— start —

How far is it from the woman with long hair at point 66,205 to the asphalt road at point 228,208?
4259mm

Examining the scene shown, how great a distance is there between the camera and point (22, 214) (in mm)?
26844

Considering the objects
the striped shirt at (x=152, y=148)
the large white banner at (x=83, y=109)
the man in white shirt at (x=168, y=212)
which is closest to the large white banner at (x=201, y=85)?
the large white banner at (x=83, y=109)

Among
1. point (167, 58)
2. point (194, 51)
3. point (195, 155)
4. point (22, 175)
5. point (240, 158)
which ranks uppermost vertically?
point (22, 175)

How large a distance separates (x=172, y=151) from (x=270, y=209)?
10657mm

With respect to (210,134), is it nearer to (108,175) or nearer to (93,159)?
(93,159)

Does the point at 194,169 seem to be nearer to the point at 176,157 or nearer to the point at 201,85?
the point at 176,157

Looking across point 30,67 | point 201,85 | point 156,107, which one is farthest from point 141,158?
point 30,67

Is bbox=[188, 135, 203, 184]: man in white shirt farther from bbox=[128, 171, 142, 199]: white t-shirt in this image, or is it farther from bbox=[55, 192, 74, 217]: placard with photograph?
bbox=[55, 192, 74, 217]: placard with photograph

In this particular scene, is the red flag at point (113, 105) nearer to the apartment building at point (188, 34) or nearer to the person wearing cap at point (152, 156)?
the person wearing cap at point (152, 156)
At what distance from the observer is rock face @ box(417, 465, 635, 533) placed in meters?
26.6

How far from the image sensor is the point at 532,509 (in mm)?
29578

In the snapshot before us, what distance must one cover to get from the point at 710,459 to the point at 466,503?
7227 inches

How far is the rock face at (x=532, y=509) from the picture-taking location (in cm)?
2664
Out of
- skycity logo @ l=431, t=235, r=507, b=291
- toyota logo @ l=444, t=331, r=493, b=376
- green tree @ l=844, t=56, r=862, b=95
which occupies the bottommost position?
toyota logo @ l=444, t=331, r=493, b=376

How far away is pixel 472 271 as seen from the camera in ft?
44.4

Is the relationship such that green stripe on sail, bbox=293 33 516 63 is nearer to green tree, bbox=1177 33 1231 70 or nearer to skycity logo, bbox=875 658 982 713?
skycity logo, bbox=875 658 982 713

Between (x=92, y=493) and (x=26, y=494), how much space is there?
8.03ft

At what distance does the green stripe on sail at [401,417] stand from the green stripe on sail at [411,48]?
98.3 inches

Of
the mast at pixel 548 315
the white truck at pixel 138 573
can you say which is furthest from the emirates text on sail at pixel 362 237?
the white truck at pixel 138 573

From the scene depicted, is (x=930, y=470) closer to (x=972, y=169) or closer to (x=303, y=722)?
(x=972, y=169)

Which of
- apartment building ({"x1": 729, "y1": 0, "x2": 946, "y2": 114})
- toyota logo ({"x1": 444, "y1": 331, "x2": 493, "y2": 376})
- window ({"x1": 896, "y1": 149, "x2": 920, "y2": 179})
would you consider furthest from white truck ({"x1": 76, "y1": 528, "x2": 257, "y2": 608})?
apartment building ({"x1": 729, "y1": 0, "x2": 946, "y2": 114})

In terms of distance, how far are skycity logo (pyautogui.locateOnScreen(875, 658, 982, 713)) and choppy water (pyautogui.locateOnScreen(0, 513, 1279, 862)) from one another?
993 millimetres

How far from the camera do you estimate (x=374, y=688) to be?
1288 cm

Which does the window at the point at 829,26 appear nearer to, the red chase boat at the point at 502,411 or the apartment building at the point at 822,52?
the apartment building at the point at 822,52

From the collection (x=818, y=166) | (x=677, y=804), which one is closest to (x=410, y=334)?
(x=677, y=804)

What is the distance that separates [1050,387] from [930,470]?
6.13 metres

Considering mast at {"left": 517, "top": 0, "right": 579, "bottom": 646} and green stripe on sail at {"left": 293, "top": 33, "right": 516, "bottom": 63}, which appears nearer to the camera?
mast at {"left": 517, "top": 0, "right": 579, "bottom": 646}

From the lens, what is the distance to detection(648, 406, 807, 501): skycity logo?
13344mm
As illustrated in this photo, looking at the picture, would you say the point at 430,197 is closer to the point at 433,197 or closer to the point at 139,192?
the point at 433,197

— end —

[The exercise] Reproduce all of the records with "cliff face" substituted for every occurrence of "rock face", keeping everything else unchanged.

[Output of the task]
How far is it from the woman with long hair at point 66,205 to the asphalt road at point 228,208?
4259mm

Examining the scene shown, how great a distance is there between the camera and point (22, 214) (in mm)?
26844

Considering the objects
the striped shirt at (x=152, y=148)
the large white banner at (x=83, y=109)
the man in white shirt at (x=168, y=212)
which is closest to the large white banner at (x=201, y=85)?
the large white banner at (x=83, y=109)

Among
1. point (167, 58)
2. point (194, 51)
3. point (195, 155)
4. point (22, 175)
5. point (240, 158)
which ranks uppermost vertically?
point (22, 175)

How large a distance separates (x=172, y=151) from (x=270, y=209)?
10657mm

With respect to (210,134), is it nearer to (108,175) or nearer to (93,159)?
(93,159)

Does the point at 194,169 seem to be nearer to the point at 176,157 or nearer to the point at 201,85?
the point at 176,157

Looking across point 30,67 | point 201,85 | point 156,107, which one is farthest from point 141,158?
point 30,67

Is bbox=[188, 135, 203, 184]: man in white shirt farther from bbox=[128, 171, 142, 199]: white t-shirt in this image, or is it farther from bbox=[55, 192, 74, 217]: placard with photograph?
bbox=[55, 192, 74, 217]: placard with photograph

In this particular scene, is the red flag at point (113, 105) nearer to the apartment building at point (188, 34) or nearer to the person wearing cap at point (152, 156)?
the person wearing cap at point (152, 156)
At what distance from the observer is cliff face @ box(417, 465, 635, 533) placed in meters?
26.6

How far from the image sensor is the point at 532,509 (in mm)?
29578

In the snapshot before us, what distance must one cover to get from the point at 710,459 to the point at 466,503?
7227 inches

How far is the cliff face at (x=532, y=509) from the picture-taking location (in cm)?
2664
Out of
- skycity logo @ l=431, t=235, r=507, b=291
- toyota logo @ l=444, t=331, r=493, b=376
- green tree @ l=844, t=56, r=862, b=95
which occupies the bottommost position?
toyota logo @ l=444, t=331, r=493, b=376

How far away is pixel 472 271 as seen from the camera in ft?
44.4

Is the relationship such that green stripe on sail, bbox=293 33 516 63 is nearer to green tree, bbox=1177 33 1231 70 or nearer to skycity logo, bbox=875 658 982 713?
skycity logo, bbox=875 658 982 713

Between (x=92, y=493) and (x=26, y=494), how much space is there?
8.03ft

At what distance does the green stripe on sail at [401,417] stand from the green stripe on sail at [411,48]?
98.3 inches

Of
the mast at pixel 548 315
the white truck at pixel 138 573
can you say which is furthest from the emirates text on sail at pixel 362 237?
the white truck at pixel 138 573

From the scene depicted, is (x=930, y=470) closer to (x=972, y=169) or closer to (x=303, y=722)?
(x=972, y=169)

Which of
- apartment building ({"x1": 729, "y1": 0, "x2": 946, "y2": 114})
- toyota logo ({"x1": 444, "y1": 331, "x2": 493, "y2": 376})
- window ({"x1": 896, "y1": 149, "x2": 920, "y2": 179})
would you consider furthest from white truck ({"x1": 76, "y1": 528, "x2": 257, "y2": 608})?
apartment building ({"x1": 729, "y1": 0, "x2": 946, "y2": 114})

In terms of distance, how far are skycity logo (pyautogui.locateOnScreen(875, 658, 982, 713)) and choppy water (pyautogui.locateOnScreen(0, 513, 1279, 862)) from one another?
993 millimetres

How far from the camera do you estimate (x=374, y=688) to be?
1288 cm

Which does the window at the point at 829,26 appear nearer to, the red chase boat at the point at 502,411 or the apartment building at the point at 822,52?
the apartment building at the point at 822,52

From the collection (x=818, y=166) | (x=677, y=804), which one is closest to (x=410, y=334)?
(x=677, y=804)

What is the distance that separates [1050,387] from [930,470]?
6.13 metres

Considering mast at {"left": 517, "top": 0, "right": 579, "bottom": 646} and green stripe on sail at {"left": 293, "top": 33, "right": 516, "bottom": 63}, which appears nearer to the camera?
mast at {"left": 517, "top": 0, "right": 579, "bottom": 646}

From the lens, what is the distance to detection(648, 406, 807, 501): skycity logo?
13344mm
As illustrated in this photo, looking at the picture, would you say the point at 430,197 is closer to the point at 433,197 or closer to the point at 139,192?
the point at 433,197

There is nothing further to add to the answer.